If however circumstances is that you do not want an external call to a
Initialize method, but you want to use FormCreate or
FormShow instead, you need to be careful.
If code in
the FormCreate event fails, an exception is thrown,
but the expected result is not what then actually happens. This has to do with
the Windows message system.
The
remaining part of the FormCreate is skipped, but then
the FormShow is invoked!
So if you
want to use FormCreate for some initialization, you
actually need to check that it completed in the FormShow.
E.g. use a
flag like FormCreatedCompletedSuccessfully.
You
actually need to check it in all code until the form is successfully shown on
the screen. This is errorprone, so the approach with
an initialize method is recommended.
Sometimes
you want the form to display and then make some timeconsuming
initialization.
You can use
the Initialize method for this. If you want 2 steps you would ofcause need both an Initialize and RemainingInitialize
methods for example. The RemainingInitialize you could
call in the FormShow event.
If
something goes wrong there, there is a way to handle it. Close the form and
raise an exception.
When a
control has been created there is a good chance it can start generating event.
But that
might lead to other errors, if the form failed during its initialization!
It is not
safe to begin to execute code in the events before the form has been completely
initialized and displayed.

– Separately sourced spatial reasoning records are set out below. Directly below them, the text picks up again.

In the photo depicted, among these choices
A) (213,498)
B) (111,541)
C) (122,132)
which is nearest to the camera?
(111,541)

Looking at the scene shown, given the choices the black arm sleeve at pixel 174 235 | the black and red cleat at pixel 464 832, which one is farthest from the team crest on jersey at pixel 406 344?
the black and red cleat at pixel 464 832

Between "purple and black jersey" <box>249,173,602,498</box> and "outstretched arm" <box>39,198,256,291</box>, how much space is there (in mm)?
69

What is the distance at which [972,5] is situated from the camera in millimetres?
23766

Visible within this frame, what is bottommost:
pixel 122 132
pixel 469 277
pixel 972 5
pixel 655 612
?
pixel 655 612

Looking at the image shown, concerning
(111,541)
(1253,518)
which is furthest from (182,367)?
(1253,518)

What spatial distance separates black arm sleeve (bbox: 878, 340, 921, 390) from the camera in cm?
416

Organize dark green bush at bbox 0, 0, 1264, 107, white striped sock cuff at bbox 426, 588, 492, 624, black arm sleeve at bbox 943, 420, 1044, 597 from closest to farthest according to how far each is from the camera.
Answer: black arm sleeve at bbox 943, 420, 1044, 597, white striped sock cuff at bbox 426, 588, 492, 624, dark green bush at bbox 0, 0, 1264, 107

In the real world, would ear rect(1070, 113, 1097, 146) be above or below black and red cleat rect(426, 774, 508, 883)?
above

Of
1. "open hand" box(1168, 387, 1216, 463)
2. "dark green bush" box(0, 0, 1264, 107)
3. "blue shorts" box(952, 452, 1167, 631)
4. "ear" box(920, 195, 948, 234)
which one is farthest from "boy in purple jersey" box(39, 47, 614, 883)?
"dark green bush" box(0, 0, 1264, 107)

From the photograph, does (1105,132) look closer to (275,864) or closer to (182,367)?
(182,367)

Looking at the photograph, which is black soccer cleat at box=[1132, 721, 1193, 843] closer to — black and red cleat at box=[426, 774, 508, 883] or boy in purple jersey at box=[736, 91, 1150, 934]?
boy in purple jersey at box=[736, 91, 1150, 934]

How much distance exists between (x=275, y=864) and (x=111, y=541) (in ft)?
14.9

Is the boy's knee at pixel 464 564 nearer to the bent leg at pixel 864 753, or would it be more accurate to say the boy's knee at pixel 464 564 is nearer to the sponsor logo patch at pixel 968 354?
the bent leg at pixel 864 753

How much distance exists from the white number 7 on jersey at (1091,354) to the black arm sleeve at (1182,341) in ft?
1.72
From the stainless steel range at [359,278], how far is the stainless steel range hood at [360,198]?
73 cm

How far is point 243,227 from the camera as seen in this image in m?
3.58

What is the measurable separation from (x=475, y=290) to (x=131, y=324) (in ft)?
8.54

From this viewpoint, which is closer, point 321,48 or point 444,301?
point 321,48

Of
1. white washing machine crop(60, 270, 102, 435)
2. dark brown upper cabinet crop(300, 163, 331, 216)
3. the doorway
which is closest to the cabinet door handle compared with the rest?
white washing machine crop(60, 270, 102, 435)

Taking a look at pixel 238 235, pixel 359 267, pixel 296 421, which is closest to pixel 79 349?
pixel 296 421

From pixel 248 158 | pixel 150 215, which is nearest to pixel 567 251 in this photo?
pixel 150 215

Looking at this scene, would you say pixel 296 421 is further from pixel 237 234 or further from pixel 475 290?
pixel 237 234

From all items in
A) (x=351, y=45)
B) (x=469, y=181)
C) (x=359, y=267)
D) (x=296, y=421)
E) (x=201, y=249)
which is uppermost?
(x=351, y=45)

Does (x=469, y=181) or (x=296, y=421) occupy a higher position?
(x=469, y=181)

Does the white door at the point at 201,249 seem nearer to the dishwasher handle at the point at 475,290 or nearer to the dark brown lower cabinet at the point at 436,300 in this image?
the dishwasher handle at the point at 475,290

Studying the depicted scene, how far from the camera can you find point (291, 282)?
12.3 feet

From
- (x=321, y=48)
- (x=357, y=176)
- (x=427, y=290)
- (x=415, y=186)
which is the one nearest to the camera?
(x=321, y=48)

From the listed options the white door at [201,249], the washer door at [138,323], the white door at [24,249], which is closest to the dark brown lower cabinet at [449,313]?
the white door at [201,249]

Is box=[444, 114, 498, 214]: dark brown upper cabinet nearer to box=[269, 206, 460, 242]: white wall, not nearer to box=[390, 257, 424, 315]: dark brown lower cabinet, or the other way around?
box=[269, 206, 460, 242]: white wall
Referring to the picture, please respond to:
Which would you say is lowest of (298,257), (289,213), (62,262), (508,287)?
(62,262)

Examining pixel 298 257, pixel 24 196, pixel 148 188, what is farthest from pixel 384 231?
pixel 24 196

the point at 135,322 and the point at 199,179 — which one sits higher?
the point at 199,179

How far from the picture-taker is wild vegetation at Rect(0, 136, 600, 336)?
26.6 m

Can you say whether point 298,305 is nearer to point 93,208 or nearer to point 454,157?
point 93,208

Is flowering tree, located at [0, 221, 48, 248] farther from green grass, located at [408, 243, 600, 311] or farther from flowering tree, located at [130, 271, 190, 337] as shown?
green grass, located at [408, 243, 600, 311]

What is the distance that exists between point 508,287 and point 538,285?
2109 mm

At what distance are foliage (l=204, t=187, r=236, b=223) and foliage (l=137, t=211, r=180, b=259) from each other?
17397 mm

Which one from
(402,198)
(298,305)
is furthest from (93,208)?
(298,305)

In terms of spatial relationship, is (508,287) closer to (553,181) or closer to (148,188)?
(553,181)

Except if you really know what is going on.
To prevent unwanted
events this you can use a flag like:
FormShowCompletedSuccessfully
You set
this to True right before you exit FormShow and in all dangereous
events you start with this code:
If not FormShowCompletedSuccessfully then
Exit;
For this
and other reasons you should be very alerted when
using events. As the application grows you will get more and more unexpected
situations if you use a lot of events.
Some
controls can fire after the form has been closed.
You can
then set FormShowCompletedSuccessfully to False in
the beginning of FormClose to prevent this.